Groin chafing can be especially troublesome for men, but women do suffer from it as well. Chafing in this area can make daily life extremely painful. If groin chafing is your main concern, these tips can help.
Generously apply lubricants – Applying lubricants like Vaseline or A&D Ointment can prevent your skin from becoming too dry and rubbing together. It may even be necessary to reapply during long runs.
Lubricate your upper thighs, too – If you are running in bikini underwear or briefs, this is especially important as these types of underwear can irritate that area.
Wear snug workout shorts – Seamless shorts are great for groin chafing. It is also a good idea to avoid shorts that bunch up near the area.
This type of chafing can happen to both males and females. Although it doesn’t affect your daily life like some other forms of chafing, it can still be highly uncomfortable. Here are some tips to prevent chest and nipple chafing.
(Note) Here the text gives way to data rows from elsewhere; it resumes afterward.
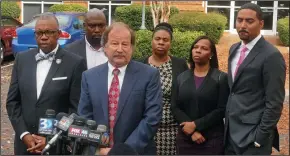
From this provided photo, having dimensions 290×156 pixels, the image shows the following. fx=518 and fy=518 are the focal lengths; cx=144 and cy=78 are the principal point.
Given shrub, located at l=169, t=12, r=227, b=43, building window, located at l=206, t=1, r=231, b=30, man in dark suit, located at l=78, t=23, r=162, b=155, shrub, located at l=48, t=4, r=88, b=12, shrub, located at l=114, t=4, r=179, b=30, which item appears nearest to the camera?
man in dark suit, located at l=78, t=23, r=162, b=155

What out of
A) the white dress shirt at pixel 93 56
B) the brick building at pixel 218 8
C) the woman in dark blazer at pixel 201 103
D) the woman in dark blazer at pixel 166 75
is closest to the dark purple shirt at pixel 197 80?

Choose the right sports bra – If you wear a sports bra when running, it is wise to choose one that fits properly and is made from synthetic materials, not cotton.
Cover your nipples – You can cover your nipples with bandaids or specialized products, such as NipGuards.
Generously lubricate your nipples – Like with any other problem area, lubricating your nipples can prevent them from becoming too dry and chafing. If you wear a sports bra, lubricate areas around the straps as well.
Armpits are highly prone to chafing since it is extremely common to sweat there. Here are some valuable ways to keep your armpits from rubbing.
Don’t have armpit stubble – Armpit stubble can be a significant factor when it comes to chafing under your armpits. To prevent this from happening, either keep your armpit hair long or make sure it stays freshly shaven.
Lubricate – As with any other problem areas, it is essential to ensure your armpits are well lubricated with a silicone-based lubricant or an antiperspirant that dries into a powder.
Make sure shirts fit well in the armpits – Shirts that are tight around your armpits almost always cause chafing. Look for seamless shirts or tank tops with wider arm openings.
Related: Runner’s Itch: Why You Have It and How to Get Rid of It
How to Treat Chafing In the Middle of Your Run
Regardless of how hard you try, sometimes chafing and running go hand in hand. If you are running and begin to feel that uncomfortable stinging sensation of chafing, immediately stop and clean the area with soap and water if possible. If you can’t stop, here are the steps you should follow to help it heal and relieve the pain afterward.
• Be sure your shower water is lukewarm, as a steaming hot shower can make the burning worse.
• Gently wash the area with antibacterial soap.
• Pat the area dry and apply an antibacterial ointment like A&D Ointment or Desitin.
• Cover the area with gauze or something similar that will allow it to breathe while it heals.
• Put on loose, comfortable clothing that won’t irritate the area.
After a few days, the chafed area should scab over and heal like any other scratch. Your skin will be tender, and you need to protect it from being irritated further.
Related: Runner’s Footcare: Injuries and Footcare for Runners
When to see a doctor
Consult your nearest healthcare provider if there are any signs of infection, or you have diabetes, and the skin is not healing. You might have a skin infection if:
- It’s been a couple of days, and the area hasn’t scabbed over
- Blood or puss is coming from the spot where chafing occurred.
- Your skin around the area is hot to the touch
- There is swelling
It is not easy preventing chafing while running, especially as you start running in hot summer months up ahead. Being aware of your problem areas and taking preventative measures to keep them from rubbing is the only thing you can do regarding chafing.
Luckily, if a chafing injury does occur, it heals quickly as long as you take care of it and give it time to heal!